── Provided material

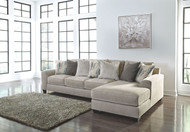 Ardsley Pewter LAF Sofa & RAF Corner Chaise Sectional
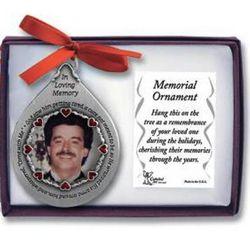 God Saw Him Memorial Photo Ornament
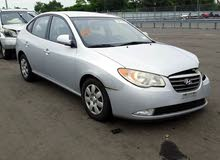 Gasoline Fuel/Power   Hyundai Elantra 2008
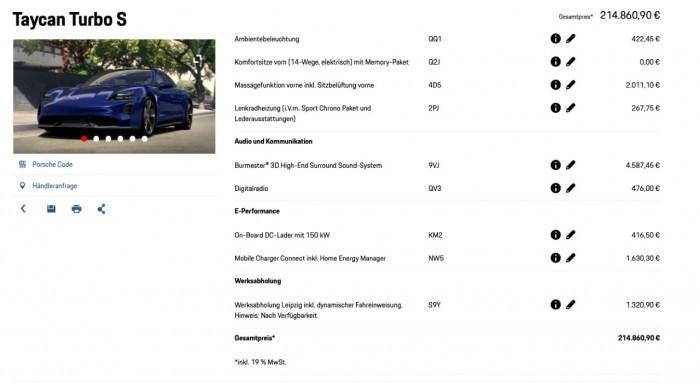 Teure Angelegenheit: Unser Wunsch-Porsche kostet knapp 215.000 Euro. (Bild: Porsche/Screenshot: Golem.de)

────
── Provided material

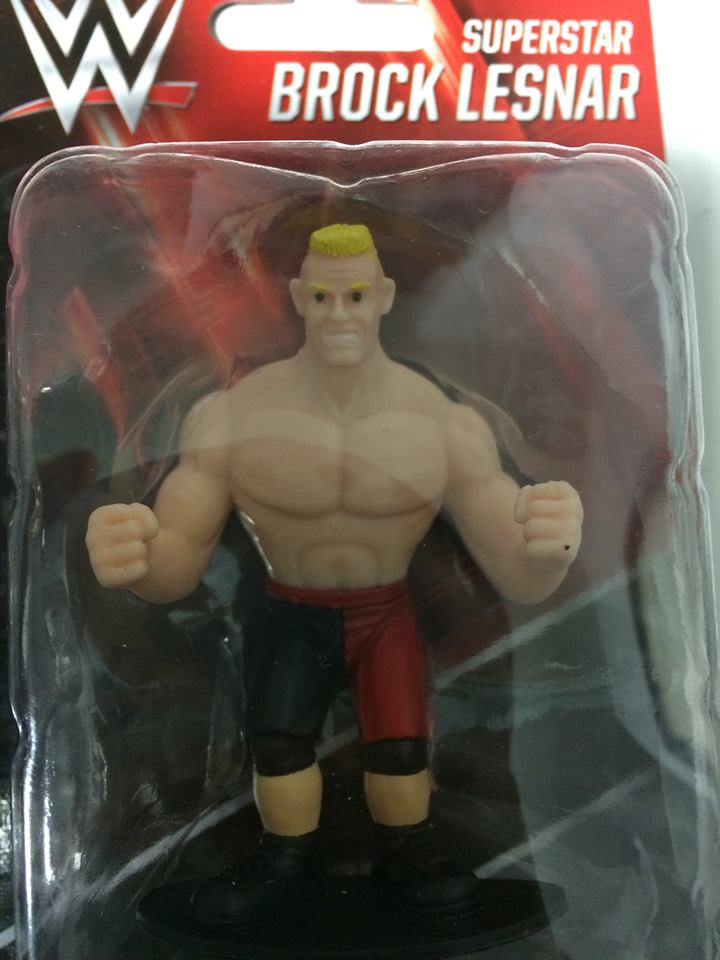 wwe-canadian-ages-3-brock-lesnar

────

Work instruction - From the records above, extract the lines from the one holding "Ardsley Pewter LAF" through the one holding "Teure Angelegenheit: Unser", word for word; omit the pictures.

Written answer -
 Ardsley Pewter LAF Sofa & RAF Corner Chaise Sectional
 God Saw Him Memorial Photo Ornament
 Gasoline Fuel/Power   Hyundai Elantra 2008
 Teure Angelegenheit: Unser Wunsch-Porsche kostet knapp 215.000 Euro. (Bild: Porsche/Screenshot: Golem.de)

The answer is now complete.